Tell Automatic slim, to tell razor totin' Jim
To tell butcher knife totin' Annie, to tell fast talkin' Fannie ...
We gonna pitch a wang dang doodle all night long

Howlin' Wolf recorded the song in June 1960 in Chicago during the same sessions that produced "Back Door Man" and "Spoonful". Backing Howlin' Wolf on vocals are Otis Spann on piano, Hubert Sumlin on guitar, Dixon on bass, and Fred Below on drums. Freddy King has been identified as possibly a second guitarist. In 1961, Chess issued the song as the B-side to "Back Door Man"; neither song appeared on the record charts. Both songs are included on Howlin' Wolf's popular 1962 compilation album Howlin' Wolf, also called The Rockin' Chair Album, and many subsequent compilations. He later re-recorded it with Sumlin (rhythm guitar), Jeffrey Carp (harmonica), Eric Clapton (lead guitar), Ian Stewart (piano), Bill Wyman (bass) and Charlie Watts (drums) for The London Howlin' Wolf Sessions (1971). The re-recording is at a slower tempo than both the original and the Koko Taylor hit version and includes a new guitar riff not heard in those earlier versions.

==Koko Taylor version==
On June 30, 1964, Willie Dixon brought Koko Taylor to Chess Records, where she recorded "What Kind of Man Is That?". During her next session, on December 7, 1965, she recorded "Wang Dang Doodle". Backing vocalist Taylor were Gene Barge and Donald Hawkins on saxophones, Lafayette Leake on piano, Buddy Guy and Johnny "Twist" Williams on guitars, Jack Meyers on bass guitar, Fred Below on drums, and Willie Dixon singing with Taylor. Her version was released in early 1966 and peaked at number four on Billboard magazine's R&B singles chart and number 58 on the Hot 100.

==Recognition and legacy==
In 1995, Taylor's rendition was inducted into the Blues Foundation Hall of Fame in the "Classics of Blues Recording – Singles or Album Tracks" category. The Foundation noted that the song was the last blues single produced by Dixon to reach the record charts, and "became Koko Taylor's signature crowdpleaser, inspiring singalongs to the 'all night long' refrain night after night".

Taylor's version of "Wang Dang Doodle" was selected by the Library of Congress for preservation in the National Recording Registry in 2023.

Chuck Berry, Bruce Hornsby, John Popper, Bob Weir of the Grateful Dead and Willie Dixon's daughter, Shirley Dixon, performed "Wang Dang Doodle" in tribute to Willie Dixon at the 1994 Rock & Roll Hall of Fame induction ceremony.

Love Sculpture recorded a version for their 1968 album Blues Helping. An AllMusic album review noted "what makes this album worthwhile is the revved-up guitar playing, especially when Edmunds shreds both Freddy King's 'The Stumble' and Willie Dixon's 'Wang Dang Doodle'".

In 1971, a version by Savoy Brown was recorded for their album Street Corner Talking. It was the group's first album after a nearly complete lineup change and their rendition was described in an album review as one of the "solid examples of the group's blues-rock power ... a slick cover".

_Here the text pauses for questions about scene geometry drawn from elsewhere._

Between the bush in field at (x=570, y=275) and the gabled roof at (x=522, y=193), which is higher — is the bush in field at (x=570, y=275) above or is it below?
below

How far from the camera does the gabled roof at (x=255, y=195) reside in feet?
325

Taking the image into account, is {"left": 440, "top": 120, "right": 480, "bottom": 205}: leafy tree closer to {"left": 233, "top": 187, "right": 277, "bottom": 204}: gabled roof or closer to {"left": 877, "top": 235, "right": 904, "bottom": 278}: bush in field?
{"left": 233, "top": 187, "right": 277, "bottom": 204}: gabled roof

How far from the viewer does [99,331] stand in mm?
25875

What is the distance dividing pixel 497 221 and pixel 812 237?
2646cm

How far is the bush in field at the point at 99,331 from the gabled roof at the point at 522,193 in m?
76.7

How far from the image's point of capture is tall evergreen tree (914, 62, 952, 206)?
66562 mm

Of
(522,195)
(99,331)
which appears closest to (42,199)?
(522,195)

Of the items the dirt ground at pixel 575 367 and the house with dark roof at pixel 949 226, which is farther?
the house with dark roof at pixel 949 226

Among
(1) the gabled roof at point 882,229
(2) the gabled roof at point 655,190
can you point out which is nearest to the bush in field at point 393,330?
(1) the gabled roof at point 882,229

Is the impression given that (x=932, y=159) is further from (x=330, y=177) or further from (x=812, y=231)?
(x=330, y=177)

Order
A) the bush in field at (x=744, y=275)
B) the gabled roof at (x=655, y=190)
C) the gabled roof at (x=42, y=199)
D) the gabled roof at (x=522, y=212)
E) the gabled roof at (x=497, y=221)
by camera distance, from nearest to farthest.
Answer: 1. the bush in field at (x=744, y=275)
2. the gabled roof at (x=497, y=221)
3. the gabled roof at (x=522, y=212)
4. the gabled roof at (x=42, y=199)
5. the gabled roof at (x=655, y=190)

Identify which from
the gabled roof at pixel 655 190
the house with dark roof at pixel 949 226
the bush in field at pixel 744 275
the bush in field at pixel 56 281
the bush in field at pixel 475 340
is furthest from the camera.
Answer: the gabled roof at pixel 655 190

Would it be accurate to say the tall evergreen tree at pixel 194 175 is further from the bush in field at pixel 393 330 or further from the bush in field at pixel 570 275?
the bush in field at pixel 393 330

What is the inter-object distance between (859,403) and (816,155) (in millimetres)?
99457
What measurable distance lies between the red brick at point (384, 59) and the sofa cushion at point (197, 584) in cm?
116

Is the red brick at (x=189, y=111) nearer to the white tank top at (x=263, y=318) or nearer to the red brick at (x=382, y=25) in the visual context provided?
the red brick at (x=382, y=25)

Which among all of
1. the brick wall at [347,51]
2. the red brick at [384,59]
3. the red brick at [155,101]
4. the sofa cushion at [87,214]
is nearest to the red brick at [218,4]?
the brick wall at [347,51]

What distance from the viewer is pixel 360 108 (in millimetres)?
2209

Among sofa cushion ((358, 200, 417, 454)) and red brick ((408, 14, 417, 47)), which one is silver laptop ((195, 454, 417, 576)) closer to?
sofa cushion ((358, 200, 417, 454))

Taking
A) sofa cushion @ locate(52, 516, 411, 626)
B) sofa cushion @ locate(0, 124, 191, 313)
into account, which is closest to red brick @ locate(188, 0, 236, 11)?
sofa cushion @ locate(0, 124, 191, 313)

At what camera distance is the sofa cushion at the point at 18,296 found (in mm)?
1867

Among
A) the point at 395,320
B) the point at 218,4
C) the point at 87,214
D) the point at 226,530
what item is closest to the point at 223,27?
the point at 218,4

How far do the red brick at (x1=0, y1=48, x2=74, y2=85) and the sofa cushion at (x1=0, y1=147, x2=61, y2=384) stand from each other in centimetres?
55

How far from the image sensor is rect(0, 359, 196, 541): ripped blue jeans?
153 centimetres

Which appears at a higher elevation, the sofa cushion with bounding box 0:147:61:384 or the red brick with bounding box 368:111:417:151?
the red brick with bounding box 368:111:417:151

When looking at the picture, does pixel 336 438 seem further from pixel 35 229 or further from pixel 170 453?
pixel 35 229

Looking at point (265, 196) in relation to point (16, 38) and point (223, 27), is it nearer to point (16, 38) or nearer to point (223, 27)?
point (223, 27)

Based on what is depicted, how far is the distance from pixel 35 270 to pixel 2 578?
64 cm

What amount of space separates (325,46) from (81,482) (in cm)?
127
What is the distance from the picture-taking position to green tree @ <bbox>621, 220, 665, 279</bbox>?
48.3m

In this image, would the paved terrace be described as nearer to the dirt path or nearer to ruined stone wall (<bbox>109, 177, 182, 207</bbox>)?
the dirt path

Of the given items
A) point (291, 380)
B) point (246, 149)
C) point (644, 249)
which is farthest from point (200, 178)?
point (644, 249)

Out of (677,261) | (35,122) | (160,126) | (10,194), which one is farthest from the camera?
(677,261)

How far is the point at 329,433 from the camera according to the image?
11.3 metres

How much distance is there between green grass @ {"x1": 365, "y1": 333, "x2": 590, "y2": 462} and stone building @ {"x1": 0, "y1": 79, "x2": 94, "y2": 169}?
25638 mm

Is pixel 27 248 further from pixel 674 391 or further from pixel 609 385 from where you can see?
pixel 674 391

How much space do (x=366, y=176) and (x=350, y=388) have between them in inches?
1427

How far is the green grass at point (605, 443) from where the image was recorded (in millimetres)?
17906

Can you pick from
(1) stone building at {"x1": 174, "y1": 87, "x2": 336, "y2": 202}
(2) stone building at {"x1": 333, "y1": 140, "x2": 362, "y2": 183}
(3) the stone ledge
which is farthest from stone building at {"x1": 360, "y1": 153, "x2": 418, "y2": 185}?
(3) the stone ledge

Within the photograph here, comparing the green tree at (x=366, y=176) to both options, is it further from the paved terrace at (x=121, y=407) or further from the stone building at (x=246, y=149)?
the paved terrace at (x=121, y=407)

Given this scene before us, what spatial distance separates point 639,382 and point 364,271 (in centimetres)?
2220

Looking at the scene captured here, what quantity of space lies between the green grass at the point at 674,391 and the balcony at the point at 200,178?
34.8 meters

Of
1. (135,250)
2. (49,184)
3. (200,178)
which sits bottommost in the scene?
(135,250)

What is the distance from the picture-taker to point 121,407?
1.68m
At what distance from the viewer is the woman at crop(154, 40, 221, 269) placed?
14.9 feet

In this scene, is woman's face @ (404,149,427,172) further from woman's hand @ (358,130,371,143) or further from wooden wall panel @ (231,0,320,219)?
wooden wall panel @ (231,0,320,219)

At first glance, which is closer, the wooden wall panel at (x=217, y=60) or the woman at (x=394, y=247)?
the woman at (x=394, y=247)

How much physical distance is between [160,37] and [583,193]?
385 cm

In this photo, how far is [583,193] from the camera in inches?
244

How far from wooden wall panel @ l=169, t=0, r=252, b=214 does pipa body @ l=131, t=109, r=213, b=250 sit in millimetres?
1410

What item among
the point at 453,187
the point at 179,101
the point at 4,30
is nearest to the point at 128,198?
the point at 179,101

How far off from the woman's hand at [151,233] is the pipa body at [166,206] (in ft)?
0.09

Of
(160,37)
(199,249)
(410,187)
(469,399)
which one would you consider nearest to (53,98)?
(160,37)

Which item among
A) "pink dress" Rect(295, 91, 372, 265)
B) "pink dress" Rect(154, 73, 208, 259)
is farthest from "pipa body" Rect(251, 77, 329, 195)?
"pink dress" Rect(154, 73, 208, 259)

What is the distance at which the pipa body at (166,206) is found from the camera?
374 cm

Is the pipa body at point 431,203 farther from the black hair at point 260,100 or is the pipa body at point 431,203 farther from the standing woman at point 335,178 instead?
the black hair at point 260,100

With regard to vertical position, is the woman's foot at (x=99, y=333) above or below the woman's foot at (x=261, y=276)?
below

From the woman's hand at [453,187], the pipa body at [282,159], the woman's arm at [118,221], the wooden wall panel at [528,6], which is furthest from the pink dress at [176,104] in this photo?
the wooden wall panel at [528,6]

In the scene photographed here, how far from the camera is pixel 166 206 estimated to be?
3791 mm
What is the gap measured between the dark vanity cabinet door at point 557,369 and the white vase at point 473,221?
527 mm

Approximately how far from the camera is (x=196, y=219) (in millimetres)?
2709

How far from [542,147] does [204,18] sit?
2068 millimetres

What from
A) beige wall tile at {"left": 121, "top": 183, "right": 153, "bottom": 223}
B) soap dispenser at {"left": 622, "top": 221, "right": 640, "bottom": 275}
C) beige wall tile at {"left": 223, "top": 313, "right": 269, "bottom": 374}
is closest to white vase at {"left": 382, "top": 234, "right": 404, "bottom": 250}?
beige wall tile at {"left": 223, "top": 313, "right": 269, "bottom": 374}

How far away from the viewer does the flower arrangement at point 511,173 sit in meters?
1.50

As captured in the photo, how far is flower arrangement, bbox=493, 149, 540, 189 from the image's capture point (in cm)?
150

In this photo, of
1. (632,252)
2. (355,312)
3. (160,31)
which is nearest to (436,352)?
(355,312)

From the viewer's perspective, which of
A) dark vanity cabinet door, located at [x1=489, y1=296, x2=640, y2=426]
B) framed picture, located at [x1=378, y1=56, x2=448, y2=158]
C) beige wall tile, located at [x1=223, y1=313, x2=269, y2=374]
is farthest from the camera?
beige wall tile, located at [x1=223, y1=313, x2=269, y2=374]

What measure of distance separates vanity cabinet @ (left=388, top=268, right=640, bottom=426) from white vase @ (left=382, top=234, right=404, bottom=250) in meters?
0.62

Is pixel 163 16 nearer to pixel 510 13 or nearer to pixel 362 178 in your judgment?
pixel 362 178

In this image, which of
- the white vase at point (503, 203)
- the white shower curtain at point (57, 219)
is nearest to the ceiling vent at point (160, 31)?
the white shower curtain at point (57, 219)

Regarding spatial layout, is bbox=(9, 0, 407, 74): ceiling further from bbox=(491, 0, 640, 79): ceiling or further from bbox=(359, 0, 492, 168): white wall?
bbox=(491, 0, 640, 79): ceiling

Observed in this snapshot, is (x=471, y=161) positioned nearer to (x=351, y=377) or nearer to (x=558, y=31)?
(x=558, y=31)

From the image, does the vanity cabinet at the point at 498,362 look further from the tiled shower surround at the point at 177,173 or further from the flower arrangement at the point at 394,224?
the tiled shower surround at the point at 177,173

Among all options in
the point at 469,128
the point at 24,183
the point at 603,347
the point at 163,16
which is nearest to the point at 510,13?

The Pointer Sisters' version of "Wang Dang Doodle" was released as the follow-up single to "Yes We Can Can" and was included on their 1973 self-titled debut album. The single peaked at number 24 on Billboards Hot Soul Singles and number 61 on its Hot 100 charts.

Filmmaker Ryan Coogler stated the song was an influence on his 2025 film Sinners. The song was additionally covered for the soundtrack.